15 Eylül 2008 Pazartesi

YOLLAR!...


Yollar benim tefekkürüm,

uzayıp giden, kıvrılan

hem ayırıp hem kavuşturan yollar

yollar ve sessizlik...

düşün düşünebildiğin kadar.

aslında hep oldukları yerde hareketsiz dururlar

ve işlerini hakkıyla yaparlar.

hiç kimse onları yolundan döndüremez,

her engeli aşarlar.

bazısı bir dağı tam ortasından oyar,

bazısı nehirlerin, denizlerin üstünden geçer.

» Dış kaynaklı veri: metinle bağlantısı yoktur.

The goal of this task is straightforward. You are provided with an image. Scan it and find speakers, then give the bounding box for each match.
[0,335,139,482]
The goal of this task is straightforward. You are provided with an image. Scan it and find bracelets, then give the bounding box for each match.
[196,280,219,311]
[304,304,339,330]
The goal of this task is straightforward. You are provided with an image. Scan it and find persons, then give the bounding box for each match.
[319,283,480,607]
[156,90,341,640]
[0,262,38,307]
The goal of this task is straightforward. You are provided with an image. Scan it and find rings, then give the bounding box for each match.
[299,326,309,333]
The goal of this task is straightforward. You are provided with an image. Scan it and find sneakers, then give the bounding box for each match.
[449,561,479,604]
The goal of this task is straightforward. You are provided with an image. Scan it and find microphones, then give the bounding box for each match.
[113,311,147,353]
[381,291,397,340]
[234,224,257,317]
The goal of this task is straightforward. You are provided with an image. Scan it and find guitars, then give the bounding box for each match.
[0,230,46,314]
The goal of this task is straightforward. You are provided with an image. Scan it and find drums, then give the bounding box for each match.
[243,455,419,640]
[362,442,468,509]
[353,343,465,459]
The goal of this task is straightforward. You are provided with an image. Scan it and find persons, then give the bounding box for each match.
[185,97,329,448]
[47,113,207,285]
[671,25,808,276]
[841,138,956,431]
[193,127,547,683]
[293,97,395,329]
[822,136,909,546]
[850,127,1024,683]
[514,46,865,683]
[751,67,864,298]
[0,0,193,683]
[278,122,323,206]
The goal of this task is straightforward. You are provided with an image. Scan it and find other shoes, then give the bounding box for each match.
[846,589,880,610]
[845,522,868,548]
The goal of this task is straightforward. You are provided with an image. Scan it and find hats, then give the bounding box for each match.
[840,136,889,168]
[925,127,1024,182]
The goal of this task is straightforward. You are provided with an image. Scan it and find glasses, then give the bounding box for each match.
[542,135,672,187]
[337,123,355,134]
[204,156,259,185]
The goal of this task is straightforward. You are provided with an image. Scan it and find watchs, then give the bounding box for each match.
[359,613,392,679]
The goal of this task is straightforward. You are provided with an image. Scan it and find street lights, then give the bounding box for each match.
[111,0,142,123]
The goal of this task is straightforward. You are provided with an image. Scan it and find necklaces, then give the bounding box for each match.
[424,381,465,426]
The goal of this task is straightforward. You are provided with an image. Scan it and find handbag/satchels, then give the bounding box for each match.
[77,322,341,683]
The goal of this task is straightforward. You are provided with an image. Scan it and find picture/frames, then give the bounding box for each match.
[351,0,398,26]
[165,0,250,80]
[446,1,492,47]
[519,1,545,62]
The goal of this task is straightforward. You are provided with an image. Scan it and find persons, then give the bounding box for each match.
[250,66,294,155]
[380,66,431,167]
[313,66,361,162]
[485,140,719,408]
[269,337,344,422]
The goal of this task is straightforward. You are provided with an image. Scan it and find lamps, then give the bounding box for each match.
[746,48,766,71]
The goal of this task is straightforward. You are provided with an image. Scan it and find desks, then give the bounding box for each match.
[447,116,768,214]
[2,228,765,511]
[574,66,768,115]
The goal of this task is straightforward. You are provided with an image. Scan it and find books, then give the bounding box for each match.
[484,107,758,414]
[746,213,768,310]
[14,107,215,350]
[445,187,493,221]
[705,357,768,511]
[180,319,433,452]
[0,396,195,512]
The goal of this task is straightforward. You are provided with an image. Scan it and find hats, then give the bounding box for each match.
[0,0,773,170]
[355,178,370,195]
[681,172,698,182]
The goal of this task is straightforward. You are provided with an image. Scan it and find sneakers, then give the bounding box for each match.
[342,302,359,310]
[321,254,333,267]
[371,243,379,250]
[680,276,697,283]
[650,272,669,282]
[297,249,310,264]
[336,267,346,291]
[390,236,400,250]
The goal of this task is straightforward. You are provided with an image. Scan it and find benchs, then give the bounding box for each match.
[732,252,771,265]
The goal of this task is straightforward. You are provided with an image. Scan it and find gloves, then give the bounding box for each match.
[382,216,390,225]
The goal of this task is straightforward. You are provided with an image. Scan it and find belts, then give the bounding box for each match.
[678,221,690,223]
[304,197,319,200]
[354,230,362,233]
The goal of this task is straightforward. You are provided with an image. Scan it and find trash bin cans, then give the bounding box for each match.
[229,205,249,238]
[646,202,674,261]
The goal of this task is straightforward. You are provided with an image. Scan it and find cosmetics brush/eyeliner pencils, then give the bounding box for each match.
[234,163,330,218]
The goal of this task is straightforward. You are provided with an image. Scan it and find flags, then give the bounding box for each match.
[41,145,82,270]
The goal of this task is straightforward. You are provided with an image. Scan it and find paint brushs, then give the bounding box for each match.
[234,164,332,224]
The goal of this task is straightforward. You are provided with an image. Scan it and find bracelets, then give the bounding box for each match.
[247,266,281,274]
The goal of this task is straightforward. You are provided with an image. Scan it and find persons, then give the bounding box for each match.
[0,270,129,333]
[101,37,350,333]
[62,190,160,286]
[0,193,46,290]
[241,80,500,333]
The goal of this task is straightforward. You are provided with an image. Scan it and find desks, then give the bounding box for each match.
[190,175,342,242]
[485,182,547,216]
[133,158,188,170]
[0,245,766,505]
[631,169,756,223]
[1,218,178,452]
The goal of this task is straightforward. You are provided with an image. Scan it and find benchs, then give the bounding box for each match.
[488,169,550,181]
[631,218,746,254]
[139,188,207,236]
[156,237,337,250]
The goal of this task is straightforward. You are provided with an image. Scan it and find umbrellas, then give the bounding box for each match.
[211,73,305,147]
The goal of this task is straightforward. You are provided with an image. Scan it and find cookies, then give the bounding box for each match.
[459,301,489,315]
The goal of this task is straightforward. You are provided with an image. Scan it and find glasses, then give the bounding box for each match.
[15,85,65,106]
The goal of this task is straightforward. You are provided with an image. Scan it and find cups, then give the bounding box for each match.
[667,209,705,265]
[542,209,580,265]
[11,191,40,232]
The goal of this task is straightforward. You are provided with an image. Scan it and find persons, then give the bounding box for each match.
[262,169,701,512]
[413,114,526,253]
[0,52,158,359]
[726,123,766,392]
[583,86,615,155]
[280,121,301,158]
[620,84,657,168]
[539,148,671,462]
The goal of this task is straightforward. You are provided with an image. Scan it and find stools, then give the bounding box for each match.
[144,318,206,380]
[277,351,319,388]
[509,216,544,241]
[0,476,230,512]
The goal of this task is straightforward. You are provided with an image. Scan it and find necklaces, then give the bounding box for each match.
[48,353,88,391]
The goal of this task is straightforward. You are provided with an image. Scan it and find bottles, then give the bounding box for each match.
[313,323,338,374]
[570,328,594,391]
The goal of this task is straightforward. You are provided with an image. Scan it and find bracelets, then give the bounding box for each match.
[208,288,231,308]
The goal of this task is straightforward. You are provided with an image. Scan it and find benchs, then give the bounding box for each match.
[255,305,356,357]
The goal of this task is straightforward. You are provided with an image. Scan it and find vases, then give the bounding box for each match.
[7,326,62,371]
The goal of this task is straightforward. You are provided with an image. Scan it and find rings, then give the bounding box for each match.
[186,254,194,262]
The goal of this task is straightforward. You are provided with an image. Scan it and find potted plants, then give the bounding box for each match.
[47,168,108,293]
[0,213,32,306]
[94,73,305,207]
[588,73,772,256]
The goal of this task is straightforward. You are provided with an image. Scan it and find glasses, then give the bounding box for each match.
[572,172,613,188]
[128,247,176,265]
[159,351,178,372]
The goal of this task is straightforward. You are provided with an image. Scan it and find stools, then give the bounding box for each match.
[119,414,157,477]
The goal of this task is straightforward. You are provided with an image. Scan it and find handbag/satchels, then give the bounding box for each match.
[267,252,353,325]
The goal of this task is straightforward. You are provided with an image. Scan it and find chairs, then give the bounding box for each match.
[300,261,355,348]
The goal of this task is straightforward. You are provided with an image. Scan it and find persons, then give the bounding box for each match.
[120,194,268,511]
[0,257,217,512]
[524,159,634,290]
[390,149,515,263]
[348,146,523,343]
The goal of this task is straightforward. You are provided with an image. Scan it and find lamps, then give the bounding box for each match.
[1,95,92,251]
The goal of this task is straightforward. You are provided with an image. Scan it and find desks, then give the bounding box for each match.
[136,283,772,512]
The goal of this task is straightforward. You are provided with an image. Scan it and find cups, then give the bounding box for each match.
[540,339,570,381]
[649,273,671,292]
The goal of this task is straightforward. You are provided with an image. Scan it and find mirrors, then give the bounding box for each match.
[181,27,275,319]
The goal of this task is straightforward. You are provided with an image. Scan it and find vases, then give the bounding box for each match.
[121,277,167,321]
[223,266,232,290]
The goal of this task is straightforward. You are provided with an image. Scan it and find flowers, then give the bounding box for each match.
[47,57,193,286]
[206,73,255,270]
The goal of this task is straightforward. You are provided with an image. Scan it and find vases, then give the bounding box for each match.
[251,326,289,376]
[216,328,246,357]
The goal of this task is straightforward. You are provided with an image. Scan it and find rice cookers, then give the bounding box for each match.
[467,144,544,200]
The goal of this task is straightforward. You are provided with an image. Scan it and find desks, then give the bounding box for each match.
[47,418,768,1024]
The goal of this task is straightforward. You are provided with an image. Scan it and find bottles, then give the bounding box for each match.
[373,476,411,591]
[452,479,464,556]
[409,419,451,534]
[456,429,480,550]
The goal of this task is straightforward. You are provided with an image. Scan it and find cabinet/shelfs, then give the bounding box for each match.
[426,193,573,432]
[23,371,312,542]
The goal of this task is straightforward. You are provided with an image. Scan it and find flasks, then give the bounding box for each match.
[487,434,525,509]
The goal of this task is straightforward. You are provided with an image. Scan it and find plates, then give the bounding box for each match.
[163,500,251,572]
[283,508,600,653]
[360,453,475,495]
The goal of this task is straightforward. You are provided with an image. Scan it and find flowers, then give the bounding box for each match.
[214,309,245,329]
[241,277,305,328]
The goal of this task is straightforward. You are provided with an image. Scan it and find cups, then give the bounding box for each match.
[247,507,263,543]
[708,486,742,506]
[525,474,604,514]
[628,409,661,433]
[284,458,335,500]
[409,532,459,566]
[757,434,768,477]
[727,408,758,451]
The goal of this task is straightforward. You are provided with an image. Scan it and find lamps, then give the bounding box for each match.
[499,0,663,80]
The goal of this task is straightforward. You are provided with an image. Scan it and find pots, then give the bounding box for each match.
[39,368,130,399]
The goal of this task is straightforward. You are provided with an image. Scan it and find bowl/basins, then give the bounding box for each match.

bneim memleketimde yollar altın sarısı bozkırların, ovaların içinde uzaar da uzar,

bazen kenarında eskş bir çeşme görürsün

ve üzerine sinmiş onca anıyı düşünürsün

yolların çeşmelerinden suyla birlikte hasret akar

ve içenin içini yakar,

Avanos 38

Nevşehir 54

Aksaray 126

güneş denen nimet karşıda sonsuz parıltı...

üzüm bağları...

yeşeren yeni yapraklarıyla yorucu kışın ardından yaza hazırlanan üzüm bağları,

her tarafta engin kayalıklar

babam güneşle güreşte

"Garipçe" bir yerden geçiyoruz,

içimizden Rabbi yessir okuyoruz.

bir büyük işaretten, başka bir işarete sürüyor yolculuğumuz..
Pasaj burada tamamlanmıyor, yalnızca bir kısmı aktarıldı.